■ The problem
Arrange the lines of the material as a numbered list, from the line containing "Which among" through the line containing "is the one that is lowest?", both inclusive. Omit blank lines and any pictures.

Entries concerning spatial positioning
□ □ □
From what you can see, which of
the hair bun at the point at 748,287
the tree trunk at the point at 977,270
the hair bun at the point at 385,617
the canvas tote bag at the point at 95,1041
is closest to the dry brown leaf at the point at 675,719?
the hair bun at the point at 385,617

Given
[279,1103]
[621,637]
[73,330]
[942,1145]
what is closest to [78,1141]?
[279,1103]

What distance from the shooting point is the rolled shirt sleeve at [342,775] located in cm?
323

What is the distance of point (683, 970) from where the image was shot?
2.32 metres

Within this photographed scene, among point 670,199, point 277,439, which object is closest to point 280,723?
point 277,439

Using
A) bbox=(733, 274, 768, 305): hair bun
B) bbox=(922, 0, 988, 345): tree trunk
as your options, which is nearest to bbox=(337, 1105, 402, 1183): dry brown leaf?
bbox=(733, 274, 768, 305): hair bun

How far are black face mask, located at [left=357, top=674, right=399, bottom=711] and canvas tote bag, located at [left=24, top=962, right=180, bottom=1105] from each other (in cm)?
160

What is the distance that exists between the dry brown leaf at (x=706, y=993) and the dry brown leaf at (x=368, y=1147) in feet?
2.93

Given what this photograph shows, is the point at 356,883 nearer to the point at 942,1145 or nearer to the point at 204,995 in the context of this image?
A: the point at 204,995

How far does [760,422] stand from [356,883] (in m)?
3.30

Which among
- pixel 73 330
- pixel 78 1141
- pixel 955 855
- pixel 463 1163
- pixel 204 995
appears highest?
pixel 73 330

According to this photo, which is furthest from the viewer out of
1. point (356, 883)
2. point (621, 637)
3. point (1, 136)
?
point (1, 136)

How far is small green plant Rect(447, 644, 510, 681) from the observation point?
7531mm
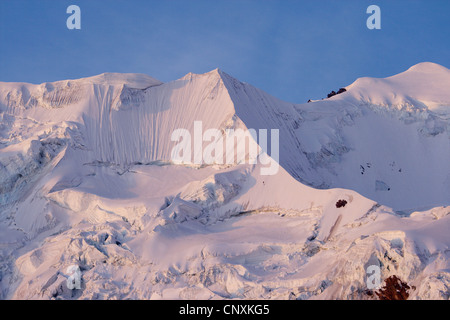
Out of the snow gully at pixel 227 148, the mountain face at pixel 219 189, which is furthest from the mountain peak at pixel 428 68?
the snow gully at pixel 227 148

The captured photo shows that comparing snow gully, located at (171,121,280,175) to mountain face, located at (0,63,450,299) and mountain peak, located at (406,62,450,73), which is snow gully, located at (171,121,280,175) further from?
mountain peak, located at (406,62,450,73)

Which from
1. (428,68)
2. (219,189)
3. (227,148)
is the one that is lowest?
□ □ □
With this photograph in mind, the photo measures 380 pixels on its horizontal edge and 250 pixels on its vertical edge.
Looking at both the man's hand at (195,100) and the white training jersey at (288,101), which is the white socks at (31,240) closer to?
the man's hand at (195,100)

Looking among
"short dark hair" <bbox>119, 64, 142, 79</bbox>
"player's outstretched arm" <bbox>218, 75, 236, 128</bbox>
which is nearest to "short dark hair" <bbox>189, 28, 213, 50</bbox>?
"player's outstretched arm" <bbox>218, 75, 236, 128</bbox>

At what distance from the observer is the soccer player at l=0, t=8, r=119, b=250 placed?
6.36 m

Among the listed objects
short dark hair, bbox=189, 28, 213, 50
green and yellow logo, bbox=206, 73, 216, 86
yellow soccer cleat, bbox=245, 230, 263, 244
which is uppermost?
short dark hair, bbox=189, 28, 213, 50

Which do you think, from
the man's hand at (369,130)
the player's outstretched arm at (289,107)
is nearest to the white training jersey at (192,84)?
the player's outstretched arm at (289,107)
□ □ □
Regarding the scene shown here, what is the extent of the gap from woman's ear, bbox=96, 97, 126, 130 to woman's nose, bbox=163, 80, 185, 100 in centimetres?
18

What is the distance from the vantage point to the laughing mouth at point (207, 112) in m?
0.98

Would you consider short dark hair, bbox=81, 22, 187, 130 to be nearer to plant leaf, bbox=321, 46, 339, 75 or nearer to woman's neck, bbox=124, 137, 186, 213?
□ □ □
■ Reply to the task
1. Which among
2. - pixel 73 330
3. - pixel 78 1141
4. - pixel 955 855
5. - pixel 463 1163
6. - pixel 204 995
7. appears highest?
8. pixel 73 330
9. According to this photo, which is furthest from the viewer out of
10. 1. point (356, 883)
11. 2. point (621, 637)
12. 3. point (1, 136)
13. ?
14. point (1, 136)
15. How far is small green plant Rect(447, 644, 510, 681) from the observation point?
16. 7531mm
17. Out of the snow gully at pixel 227 148, the mountain face at pixel 219 189, which is furthest from the mountain peak at pixel 428 68?
18. the snow gully at pixel 227 148
19. The captured photo shows that comparing snow gully, located at (171,121,280,175) to mountain face, located at (0,63,450,299) and mountain peak, located at (406,62,450,73), which is snow gully, located at (171,121,280,175) further from?
20. mountain peak, located at (406,62,450,73)
21. Which from
22. 1. (428,68)
23. 2. (219,189)
24. 3. (227,148)
25. is the one that is lowest?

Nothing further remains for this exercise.